Le festin de Toupie
Michel Roberge
Un brouillard dense, quasi opaque, flotte entre les troncs
des érables à sucre, des chênes, des ormes et des hêtres du parc du
Bois-de-Coulonge. Il métamorphose le paysage de ce boisé urbain en un tableau
lugubre qu’un peintre pourrait réaliser dans une palette de multiples tons de
gris.
Il est passé six heures du matin. Comme tous les samedis,
Albert Boudreau, encore actif à 85 ans, se laisse conduire par son chien Toupie
dans cet espace voué à la détente. Très gourmand, le Labrador Retriever noir
n’est jamais rassasié malgré ses onze années de vie canine. Tous deux souffrent
d’affections chroniques aux membres inférieurs. Les octogénaires se dirigent
lentement vers le sentier tortueux en terre battue, accessible depuis le
stationnement désert à cette heure matinale. Importuné par l’amas de fines
gouttelettes et de particules hygroscopiques qui se déposent sur ses lunettes
et qui réduisent sa vision déficiente, le vieillard s’en remet à son meilleur
ami pour avancer, dans une sécurité relative, au cœur de la sombre zone
forestière.
Toupie, dont la vue et l’ouïe montre des signes de
dégradation, n’a cependant rien perdu dans sa perception des odeurs. D’autant
plus que les particularités microcosmiques des lieux sont gravées dans sa
mémoire. Le chien a déjà traversé le parc de long en large plus d’une centaine
de fois, afin d’y satisfaire ses besoins naturels, épandant pour ses congénères
l’historique de son passage.
Lorsqu’il pénètre dans le sentier pierreux, l’extrémité
humide et spongieuse du museau de l’animal s’active instinctivement pour
renifler, à ras le sol, les effluves printaniers qui enrichiront son souvenir
olfactif. Toupie exerce une tension constante sur la laisse rétractable qui lui
donne une impression de liberté. Il entraîne son maître sur l’étroit chemin qui
disparaît dans l’épais nuage vaporeux.
Après quelques minutes d’errance aveugle, Albert Boudreau
souhaite faire une pause pour assécher les verres de ses fonds de bouteille
et y voir plus clair. Mais Toupie ne lui en offre pas l’opportunité. Il le force
à regarder au-dessus de ses montures d’écaille afin d’éviter d’entrer en
collision frontale avec un des arbres matures, de subir des lacérations
cutanées en plongeant dans un bosquet épineux ou de se tordre le pied en
heurtant une roche à fleur de terre.
Toupie s’arrête net. La tête en l’air oscillant dans tous
les sens. Des hormones jamais détectées semblent se distiller à proximité. En
quelques secondes, son organe voméronasal hypersensible lui procure une
perception immédiate : il y a, sur la droite, une source de plaisirs gustatifs
irrésistibles. Dans un sursaut inespéré d’énergie, l’animal bifurque vers un
amoncellement de feuilles en décomposition qui émerge d’un amas de neige molle
grisâtre. L’élan soudain fait perdre pied à son maître. Pour se protéger dans
sa chute, Albert Boudreau abandonne la poignée de la laisse. Ses lunettes, sans
lesquelles il n’y voit que des ombres, disparaissent dans la boue.

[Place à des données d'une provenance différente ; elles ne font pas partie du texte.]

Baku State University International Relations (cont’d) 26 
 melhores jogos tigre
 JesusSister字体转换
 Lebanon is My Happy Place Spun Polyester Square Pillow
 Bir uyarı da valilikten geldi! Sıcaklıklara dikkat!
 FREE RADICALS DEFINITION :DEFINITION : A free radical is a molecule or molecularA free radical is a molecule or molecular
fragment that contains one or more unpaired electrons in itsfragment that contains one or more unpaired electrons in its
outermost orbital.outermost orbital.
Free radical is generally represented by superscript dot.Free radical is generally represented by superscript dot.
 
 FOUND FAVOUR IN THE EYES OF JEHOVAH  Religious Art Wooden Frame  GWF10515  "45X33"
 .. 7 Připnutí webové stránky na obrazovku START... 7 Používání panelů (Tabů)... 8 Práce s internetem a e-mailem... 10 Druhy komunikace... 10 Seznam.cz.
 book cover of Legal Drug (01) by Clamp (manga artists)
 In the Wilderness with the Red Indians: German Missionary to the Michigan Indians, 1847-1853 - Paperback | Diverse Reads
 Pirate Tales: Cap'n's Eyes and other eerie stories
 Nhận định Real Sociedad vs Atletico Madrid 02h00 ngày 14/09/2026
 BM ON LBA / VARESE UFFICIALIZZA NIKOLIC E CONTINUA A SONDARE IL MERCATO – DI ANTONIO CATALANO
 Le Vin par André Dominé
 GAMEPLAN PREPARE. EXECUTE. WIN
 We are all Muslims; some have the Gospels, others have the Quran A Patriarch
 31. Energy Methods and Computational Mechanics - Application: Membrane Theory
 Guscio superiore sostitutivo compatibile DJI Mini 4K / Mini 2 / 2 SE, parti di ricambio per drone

– Ici, Toupie ! lance Albert Boudreau pour rappeler son
chien.
Toupie gratte frénétiquement le sol pour dénicher l’objet
qui titille son odorat. Puis il grogne de plaisir en croquant avidement le
début d’un régal imprévu.
– TOUPIE, ICI !
insiste le vieillard en haussant la voix et en tâtonnant dans la terre humide à
la recherche de ses verres. Viens, mon bon chien !
Albert Boudreau tend sa main tremblotante en direction de
l’animal qui baigne dans l’euphorie.
Le canidé, fier de sa trouvaille, s’approche lentement et,
en excellent rapporteur, y dépose une sphère de la taille d’une grosse orange.
L'homme saisit et palpe ce qui ressemble à une balle pas très ferme au
toucher. Elle est partiellement couverte de poils soyeux. À l’aveugle, ses
doigts détectent deux masses
globuleuses, une courte protubérance saillante et une cavité.
Albert Boudreau frissonne d’horreur. Depuis deux jours, le
Réseau de l’information diffuse une alerte Amber : dans le quartier
Saint-Sacrement, un bébé de moins de deux mois a disparu. La police de Québec est
toujours à la recherche de l’enfant.